Operation Revocation
- In
February 2009 police undertook "Operation Revocation". Its object was to check
the licence status of persons working as "security
operatives". Constable
Katharine Graham prepared a checklist and it is to be inferred that was for the
recording of information obtained
from such operations.
- Neither
AVS GA nor AVS GC was the targets of Operation Revocation.
- On
the night of 6-7 February 2009 AVS GA guards were interviewed at two AVS GA
venues, The Argyle and Tank. Three of the guards identified
"Peter " as their
"Employer Contact person".
- The
statement of Ms Howard (nee Graham), prepared for a different purpose, asserts
that all security operatives at The Argyle and
Mr Scott Dawson were spoken to.
The Commissioner accepts that it may fairly be inferred that no other AVS GA
guard at either venue
so identified Peter.
- Clayton
Carmichael and Raymond Nanai, two of the three guards who did so identify Peter,
had been employed for approximately 12 and
6 months respectively.
- The
Commissioner submits that if Peter was not involved in the AVS GA Business in
those periods he could not have been known to Messrs
Carmichael and Nanai, as
being connected to it at all, let alone as their "employer contact". It is
further submitted that Peter
being familiar to those employed is not consistent
with his and Tony's evidence of Peter being wholly disengaged from the
management
AVS GA Business after October 2006. The evidence is much more
consistent with Peter's own assessment of himself as "... very hands
on..." in
his operations.

• [EXTRACTED MATERIAL]
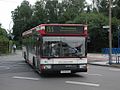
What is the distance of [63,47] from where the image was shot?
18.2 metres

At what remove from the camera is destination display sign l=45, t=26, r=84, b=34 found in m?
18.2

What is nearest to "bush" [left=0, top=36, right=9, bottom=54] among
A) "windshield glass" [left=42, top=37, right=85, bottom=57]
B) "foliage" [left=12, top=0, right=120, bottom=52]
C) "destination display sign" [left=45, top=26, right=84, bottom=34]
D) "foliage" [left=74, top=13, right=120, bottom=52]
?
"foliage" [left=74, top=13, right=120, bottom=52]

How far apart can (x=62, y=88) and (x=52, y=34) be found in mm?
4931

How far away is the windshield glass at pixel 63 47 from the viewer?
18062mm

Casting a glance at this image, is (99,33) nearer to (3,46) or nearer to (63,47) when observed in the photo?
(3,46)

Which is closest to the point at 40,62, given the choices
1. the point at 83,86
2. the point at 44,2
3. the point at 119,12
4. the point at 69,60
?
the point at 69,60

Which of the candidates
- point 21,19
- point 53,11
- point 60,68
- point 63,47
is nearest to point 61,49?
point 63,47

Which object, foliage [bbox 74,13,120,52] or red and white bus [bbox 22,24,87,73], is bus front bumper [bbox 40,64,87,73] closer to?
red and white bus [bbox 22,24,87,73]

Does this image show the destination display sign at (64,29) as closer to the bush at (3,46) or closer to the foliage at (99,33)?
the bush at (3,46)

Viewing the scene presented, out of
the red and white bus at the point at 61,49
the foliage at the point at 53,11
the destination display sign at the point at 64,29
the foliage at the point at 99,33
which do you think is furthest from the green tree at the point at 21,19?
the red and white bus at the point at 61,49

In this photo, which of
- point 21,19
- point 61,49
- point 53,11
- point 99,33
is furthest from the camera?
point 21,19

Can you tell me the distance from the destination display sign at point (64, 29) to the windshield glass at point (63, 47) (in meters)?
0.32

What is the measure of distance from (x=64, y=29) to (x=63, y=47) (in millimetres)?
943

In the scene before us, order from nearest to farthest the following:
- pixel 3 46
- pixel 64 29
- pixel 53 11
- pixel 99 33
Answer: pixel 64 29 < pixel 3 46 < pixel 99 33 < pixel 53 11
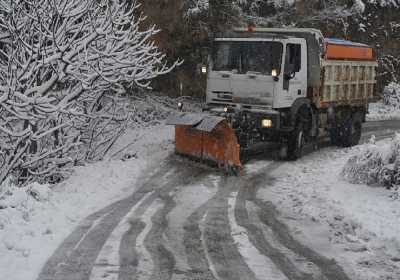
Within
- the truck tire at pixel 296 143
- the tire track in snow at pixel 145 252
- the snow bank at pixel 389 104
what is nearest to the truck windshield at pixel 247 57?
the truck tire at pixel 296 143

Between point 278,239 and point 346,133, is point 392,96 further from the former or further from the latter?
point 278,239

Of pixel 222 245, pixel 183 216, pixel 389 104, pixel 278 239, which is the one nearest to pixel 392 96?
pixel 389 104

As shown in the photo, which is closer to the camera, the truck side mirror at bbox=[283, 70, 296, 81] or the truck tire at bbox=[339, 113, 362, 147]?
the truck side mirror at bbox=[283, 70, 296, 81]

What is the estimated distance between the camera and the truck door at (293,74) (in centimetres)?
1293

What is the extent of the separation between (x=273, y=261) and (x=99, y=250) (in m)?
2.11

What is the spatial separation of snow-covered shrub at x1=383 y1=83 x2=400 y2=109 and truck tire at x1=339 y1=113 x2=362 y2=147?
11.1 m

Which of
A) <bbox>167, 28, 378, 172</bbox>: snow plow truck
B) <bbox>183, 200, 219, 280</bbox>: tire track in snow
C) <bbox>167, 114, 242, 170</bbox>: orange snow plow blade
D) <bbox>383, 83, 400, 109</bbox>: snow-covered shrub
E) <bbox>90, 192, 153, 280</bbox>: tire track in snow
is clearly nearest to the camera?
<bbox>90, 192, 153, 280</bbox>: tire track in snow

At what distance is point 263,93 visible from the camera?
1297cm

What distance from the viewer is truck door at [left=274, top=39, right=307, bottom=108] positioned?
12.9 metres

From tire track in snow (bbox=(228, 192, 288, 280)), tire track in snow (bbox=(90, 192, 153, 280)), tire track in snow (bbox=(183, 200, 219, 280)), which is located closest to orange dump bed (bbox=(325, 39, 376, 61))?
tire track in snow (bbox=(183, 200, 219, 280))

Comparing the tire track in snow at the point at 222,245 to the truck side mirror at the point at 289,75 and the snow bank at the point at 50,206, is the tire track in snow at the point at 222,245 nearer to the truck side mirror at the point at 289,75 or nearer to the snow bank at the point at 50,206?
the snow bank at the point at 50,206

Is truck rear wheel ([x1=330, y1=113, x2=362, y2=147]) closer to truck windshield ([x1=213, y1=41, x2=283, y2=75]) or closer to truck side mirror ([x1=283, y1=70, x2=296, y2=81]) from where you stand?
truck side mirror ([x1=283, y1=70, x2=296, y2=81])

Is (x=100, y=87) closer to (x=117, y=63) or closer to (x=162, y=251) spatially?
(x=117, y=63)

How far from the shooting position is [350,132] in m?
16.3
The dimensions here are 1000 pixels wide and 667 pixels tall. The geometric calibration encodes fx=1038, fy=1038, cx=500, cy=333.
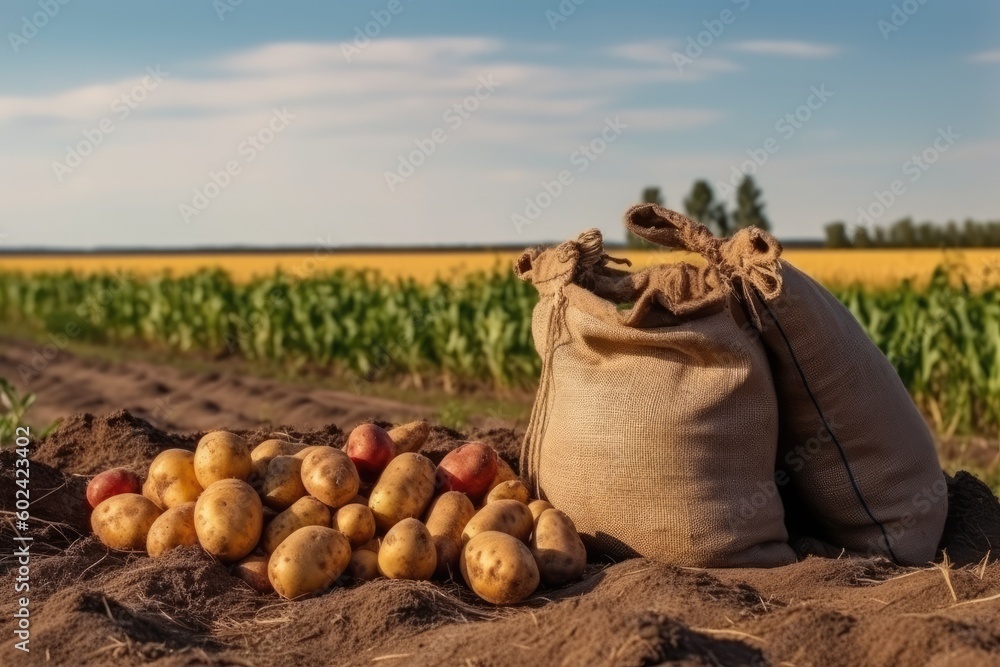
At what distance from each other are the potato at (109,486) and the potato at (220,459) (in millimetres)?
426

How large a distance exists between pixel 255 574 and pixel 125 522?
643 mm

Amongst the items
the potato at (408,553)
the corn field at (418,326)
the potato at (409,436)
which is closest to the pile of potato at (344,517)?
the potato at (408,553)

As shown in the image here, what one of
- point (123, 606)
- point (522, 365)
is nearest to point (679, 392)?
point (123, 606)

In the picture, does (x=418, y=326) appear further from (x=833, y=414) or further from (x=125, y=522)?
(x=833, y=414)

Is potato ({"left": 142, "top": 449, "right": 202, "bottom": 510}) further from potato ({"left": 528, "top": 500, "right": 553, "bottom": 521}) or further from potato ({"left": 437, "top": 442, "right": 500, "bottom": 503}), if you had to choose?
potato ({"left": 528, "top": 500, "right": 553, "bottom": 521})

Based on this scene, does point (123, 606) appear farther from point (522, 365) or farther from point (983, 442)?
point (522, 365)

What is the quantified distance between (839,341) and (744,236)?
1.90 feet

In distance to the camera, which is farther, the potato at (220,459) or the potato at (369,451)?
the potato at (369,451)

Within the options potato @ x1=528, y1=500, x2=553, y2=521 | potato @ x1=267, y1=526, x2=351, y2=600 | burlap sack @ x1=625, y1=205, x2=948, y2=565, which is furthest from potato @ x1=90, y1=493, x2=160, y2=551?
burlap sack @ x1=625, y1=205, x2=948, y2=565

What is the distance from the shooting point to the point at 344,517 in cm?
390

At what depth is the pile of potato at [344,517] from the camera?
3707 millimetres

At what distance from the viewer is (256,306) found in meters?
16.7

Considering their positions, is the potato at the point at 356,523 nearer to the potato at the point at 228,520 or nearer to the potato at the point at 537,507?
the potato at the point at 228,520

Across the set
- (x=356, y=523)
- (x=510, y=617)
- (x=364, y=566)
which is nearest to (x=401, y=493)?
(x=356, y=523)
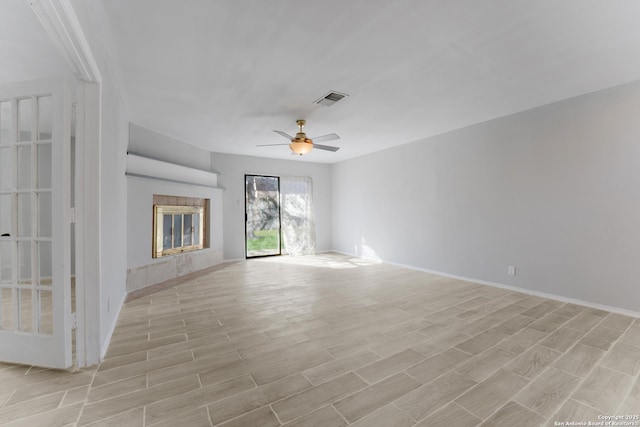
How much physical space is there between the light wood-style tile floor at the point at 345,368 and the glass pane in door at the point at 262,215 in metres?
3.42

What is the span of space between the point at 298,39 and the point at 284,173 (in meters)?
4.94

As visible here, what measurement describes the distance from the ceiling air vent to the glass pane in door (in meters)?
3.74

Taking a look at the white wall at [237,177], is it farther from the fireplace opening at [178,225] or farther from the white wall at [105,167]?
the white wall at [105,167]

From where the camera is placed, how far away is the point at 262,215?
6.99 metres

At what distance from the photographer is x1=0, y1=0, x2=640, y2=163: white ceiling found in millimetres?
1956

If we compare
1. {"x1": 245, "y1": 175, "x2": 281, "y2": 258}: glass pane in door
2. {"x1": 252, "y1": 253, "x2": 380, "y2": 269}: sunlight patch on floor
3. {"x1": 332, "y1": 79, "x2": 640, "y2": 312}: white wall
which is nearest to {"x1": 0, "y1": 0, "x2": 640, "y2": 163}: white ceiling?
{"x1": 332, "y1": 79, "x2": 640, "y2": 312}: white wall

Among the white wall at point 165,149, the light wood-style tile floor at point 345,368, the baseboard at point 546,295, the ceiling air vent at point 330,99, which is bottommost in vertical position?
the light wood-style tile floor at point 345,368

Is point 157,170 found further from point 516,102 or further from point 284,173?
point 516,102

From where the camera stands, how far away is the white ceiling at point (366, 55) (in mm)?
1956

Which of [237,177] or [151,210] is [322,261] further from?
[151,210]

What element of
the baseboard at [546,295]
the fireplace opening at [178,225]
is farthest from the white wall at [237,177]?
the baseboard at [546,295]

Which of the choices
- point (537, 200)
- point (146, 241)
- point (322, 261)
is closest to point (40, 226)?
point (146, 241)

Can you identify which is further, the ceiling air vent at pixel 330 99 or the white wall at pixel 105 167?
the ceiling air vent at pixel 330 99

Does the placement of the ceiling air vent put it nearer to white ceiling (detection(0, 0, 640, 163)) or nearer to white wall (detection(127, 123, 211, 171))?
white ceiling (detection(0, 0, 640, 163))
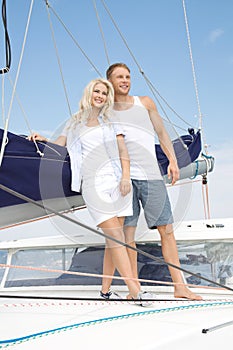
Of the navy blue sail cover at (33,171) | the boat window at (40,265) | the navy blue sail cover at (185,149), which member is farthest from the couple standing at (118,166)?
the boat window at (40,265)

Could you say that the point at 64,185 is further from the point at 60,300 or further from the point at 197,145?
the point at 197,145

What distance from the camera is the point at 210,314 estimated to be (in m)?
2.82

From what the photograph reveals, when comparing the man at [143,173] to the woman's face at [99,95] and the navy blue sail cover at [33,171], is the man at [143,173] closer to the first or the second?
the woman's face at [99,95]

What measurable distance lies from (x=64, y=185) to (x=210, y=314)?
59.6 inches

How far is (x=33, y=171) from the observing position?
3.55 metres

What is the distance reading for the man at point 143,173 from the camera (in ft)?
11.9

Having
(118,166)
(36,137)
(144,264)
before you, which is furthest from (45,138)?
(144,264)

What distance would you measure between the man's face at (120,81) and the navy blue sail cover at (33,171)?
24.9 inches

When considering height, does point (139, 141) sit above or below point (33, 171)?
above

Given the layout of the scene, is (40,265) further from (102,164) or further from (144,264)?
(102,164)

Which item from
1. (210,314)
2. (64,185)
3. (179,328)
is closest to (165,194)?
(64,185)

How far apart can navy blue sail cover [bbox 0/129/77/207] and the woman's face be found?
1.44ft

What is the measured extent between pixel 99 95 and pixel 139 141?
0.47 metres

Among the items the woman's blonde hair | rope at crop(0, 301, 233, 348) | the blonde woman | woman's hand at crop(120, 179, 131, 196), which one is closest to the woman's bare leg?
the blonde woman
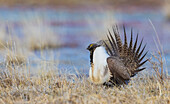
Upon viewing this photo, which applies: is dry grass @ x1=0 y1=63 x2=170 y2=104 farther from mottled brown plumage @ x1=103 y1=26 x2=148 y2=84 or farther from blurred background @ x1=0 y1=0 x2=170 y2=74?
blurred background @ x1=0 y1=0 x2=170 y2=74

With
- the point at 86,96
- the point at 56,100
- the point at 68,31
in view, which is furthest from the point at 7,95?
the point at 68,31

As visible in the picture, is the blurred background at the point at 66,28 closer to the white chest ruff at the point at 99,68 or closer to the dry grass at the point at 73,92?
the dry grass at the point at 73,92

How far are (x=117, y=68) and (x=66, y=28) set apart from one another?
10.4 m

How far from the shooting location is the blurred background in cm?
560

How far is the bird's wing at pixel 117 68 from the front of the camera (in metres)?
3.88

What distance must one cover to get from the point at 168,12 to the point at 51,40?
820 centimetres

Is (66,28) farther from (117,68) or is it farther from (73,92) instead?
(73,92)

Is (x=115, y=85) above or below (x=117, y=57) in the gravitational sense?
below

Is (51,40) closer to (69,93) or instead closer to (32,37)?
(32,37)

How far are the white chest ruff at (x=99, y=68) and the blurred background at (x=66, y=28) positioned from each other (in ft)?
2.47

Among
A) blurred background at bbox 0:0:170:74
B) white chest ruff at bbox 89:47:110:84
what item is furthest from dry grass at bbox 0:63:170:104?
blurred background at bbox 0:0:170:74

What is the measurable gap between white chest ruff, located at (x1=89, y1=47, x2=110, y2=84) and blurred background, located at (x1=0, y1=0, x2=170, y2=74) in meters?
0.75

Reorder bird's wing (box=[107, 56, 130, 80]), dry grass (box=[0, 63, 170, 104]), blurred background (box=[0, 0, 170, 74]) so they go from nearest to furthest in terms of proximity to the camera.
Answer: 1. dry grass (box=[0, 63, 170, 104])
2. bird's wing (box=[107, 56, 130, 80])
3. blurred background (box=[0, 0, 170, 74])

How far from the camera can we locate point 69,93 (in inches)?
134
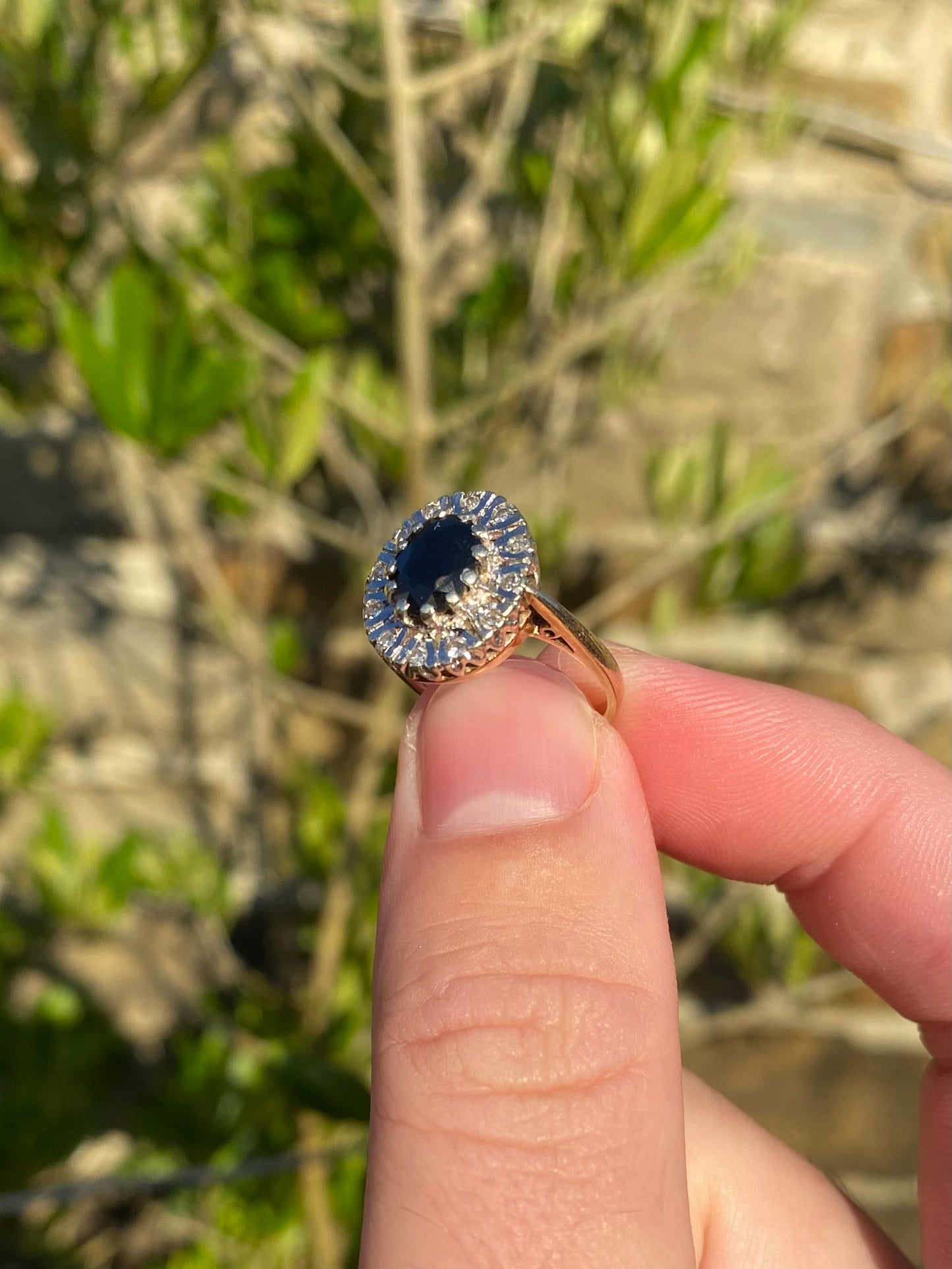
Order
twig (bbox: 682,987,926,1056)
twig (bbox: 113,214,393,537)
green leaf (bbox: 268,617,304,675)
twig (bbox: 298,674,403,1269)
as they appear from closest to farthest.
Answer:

• [TASK GOAL]
Reproduce the stretch of the Operation Revocation passage from "The Commissioner accepts" through "6 months respectively.".

• [FULL ANSWER]
The Commissioner accepts that it may fairly be inferred that no other AVS GA
guard at either venue
so identified Peter.
- Clayton
Carmichael and Raymond Nanai, two of the three guards who did so identify Peter,
had been employed for approximately 12 and
6 months respectively.